Requirement A: Turn the entries, everything from the line containing "From the provided items" down to the end of the entries, into a Markdown table with the columns No. and Line, giving each row its number and leaving out blank lines and pictures.

[Begin Source document]

MONGOLIA | Saturday, 12 July 2014 | Views [472]

We took a bus from Ulaanbaatar to Moron- a town presumably named after the people who catch the bus there. The bus reportedly takes between 15 and 30 hours, that's Mongolian consistency for you. We arrived at 1pm to buy tickets, only to be told the 2pm and 4pm buses were full and we managed to grab the last couple seats on the 6pm bus. We waited around and ate the time away before the driver turned the engine on at five to six. Woah, was the bus about to leave on time? We jumped on and found our seats- we were assigned the very back corner. Our seats sat above the rest of the bus, our knees at the level of the heads in front of us. Everyone's luggage was stored behind our heads and wedged in the gaps between our headrests. The window was shoulder to bum level and even my shoulders were too wide for the seat. As I had the window seat, the roof of the bus had a nice curve meaning I had to sit with my head constantly tilted to the right.
The bus left just before 7, apparently the engine needed to run for a while before we left, and headed straight to the petrol station, had no one thought that they might need to start with a full tank before this big trip?

[End Source document]
[Begin Data to use]

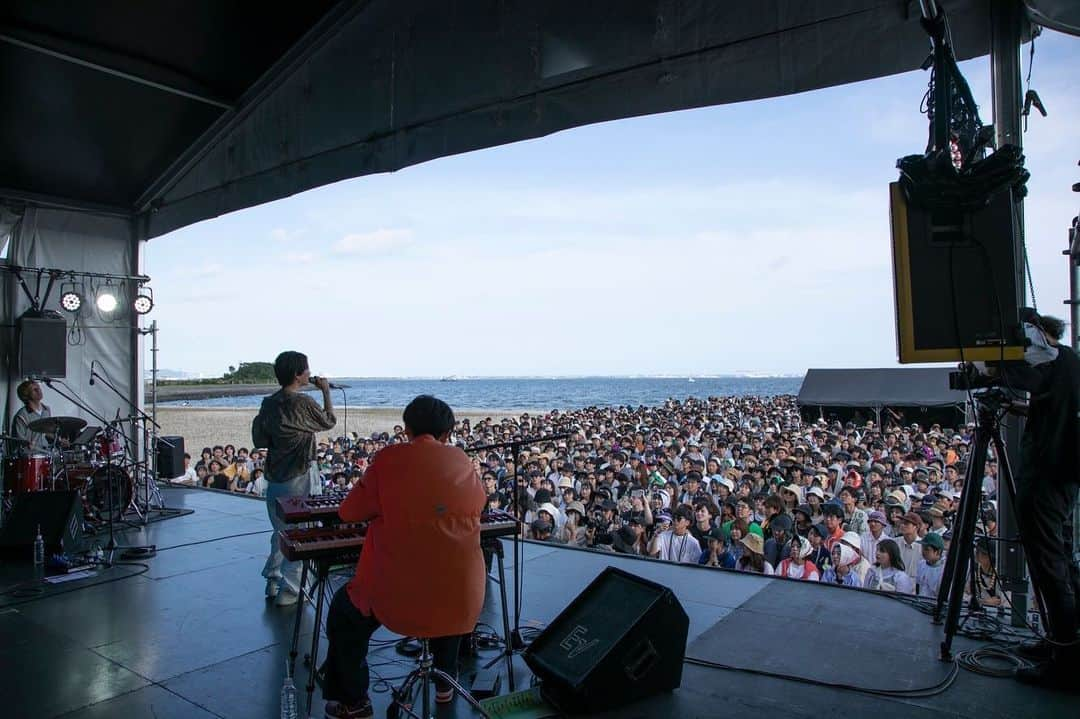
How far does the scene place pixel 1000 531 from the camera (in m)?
3.48

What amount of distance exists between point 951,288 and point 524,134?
2418 mm

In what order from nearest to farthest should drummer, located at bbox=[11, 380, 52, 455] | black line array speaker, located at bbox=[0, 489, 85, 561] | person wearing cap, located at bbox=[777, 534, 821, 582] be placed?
black line array speaker, located at bbox=[0, 489, 85, 561], person wearing cap, located at bbox=[777, 534, 821, 582], drummer, located at bbox=[11, 380, 52, 455]

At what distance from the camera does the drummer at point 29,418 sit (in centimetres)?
583

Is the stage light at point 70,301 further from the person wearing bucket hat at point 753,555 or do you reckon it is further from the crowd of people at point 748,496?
the person wearing bucket hat at point 753,555

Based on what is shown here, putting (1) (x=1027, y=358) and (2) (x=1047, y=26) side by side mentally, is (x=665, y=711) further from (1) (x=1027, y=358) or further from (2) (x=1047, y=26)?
(2) (x=1047, y=26)

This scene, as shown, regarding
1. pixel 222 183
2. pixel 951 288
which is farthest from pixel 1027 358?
pixel 222 183

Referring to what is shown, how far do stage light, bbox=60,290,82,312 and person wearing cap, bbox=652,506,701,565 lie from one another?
19.8 ft

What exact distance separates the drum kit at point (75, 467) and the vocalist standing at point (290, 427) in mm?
2620

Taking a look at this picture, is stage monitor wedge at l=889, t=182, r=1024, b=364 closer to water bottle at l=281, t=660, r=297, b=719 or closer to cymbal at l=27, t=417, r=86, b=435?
water bottle at l=281, t=660, r=297, b=719

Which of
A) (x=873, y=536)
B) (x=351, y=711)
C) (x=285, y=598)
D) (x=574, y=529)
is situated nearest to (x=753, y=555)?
(x=873, y=536)

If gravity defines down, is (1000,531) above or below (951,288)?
below

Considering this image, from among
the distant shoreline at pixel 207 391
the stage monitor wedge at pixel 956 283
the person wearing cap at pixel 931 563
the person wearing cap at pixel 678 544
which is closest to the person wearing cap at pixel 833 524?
the person wearing cap at pixel 931 563

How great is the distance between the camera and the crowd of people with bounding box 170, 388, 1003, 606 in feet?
17.7

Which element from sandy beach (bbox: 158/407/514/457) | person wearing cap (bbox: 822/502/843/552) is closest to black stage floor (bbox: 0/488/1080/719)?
person wearing cap (bbox: 822/502/843/552)
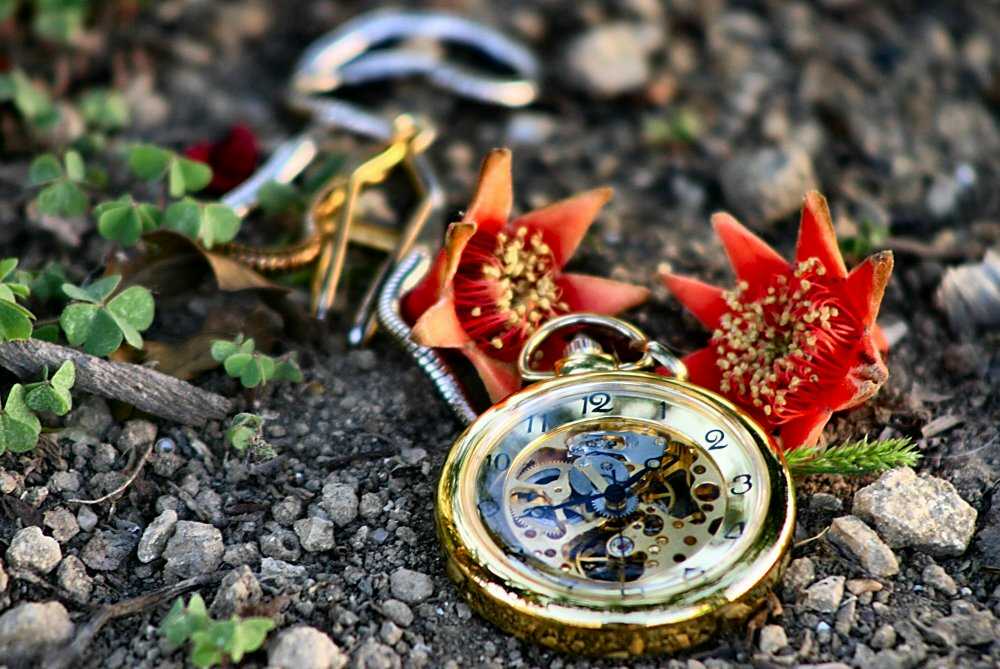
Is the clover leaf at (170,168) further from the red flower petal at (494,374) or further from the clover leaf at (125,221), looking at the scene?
the red flower petal at (494,374)

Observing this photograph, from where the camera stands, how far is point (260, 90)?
4.72 meters

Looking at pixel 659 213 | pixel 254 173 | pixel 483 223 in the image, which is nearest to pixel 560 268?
pixel 483 223

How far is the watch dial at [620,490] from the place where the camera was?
2666mm

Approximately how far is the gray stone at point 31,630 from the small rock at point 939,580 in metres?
1.95

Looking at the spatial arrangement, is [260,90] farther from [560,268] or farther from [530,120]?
[560,268]

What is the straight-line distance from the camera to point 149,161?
367 cm

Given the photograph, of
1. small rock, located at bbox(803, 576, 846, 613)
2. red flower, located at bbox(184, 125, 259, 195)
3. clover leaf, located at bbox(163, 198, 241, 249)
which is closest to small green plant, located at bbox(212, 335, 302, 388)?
clover leaf, located at bbox(163, 198, 241, 249)

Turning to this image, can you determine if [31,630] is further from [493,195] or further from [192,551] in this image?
[493,195]

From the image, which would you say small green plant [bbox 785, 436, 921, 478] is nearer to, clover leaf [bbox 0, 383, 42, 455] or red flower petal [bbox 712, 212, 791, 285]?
red flower petal [bbox 712, 212, 791, 285]

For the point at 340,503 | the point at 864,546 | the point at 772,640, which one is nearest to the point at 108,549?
the point at 340,503

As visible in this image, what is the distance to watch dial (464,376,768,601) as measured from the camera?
A: 2666mm

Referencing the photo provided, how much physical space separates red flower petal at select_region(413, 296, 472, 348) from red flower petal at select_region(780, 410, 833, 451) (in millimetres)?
841

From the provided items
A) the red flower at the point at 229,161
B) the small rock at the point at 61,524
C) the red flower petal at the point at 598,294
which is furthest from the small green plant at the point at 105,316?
the red flower petal at the point at 598,294

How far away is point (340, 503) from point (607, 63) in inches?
92.1
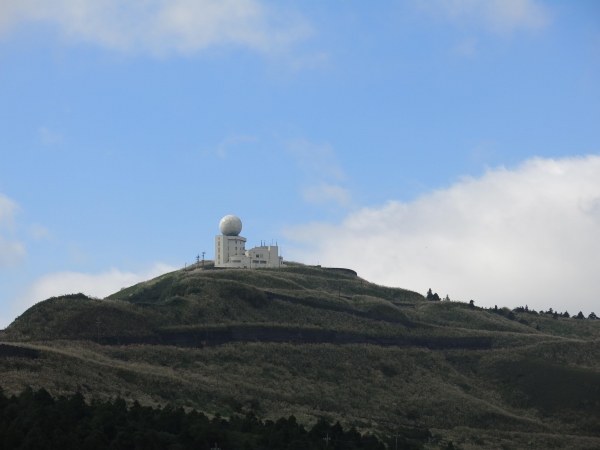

[End Data to use]

Requirement B: Reproduce the part of the bus trip account that runs from "The bus left" down to "this big trip?".

Full response A:
| No. | Line |
|---|---|
| 1 | From the provided items |
| 2 | A) the red flower at the point at 229,161 |
| 3 | B) the small rock at the point at 61,524 |
| 4 | C) the red flower petal at the point at 598,294 |
| 5 | which is furthest from the small green plant at the point at 105,316? |
| 6 | the red flower petal at the point at 598,294 |
| 7 | How far away is point (340, 503) from point (607, 63) in inches? |
| 8 | 92.1 |

Full response B:
The bus left just before 7, apparently the engine needed to run for a while before we left, and headed straight to the petrol station, had no one thought that they might need to start with a full tank before this big trip?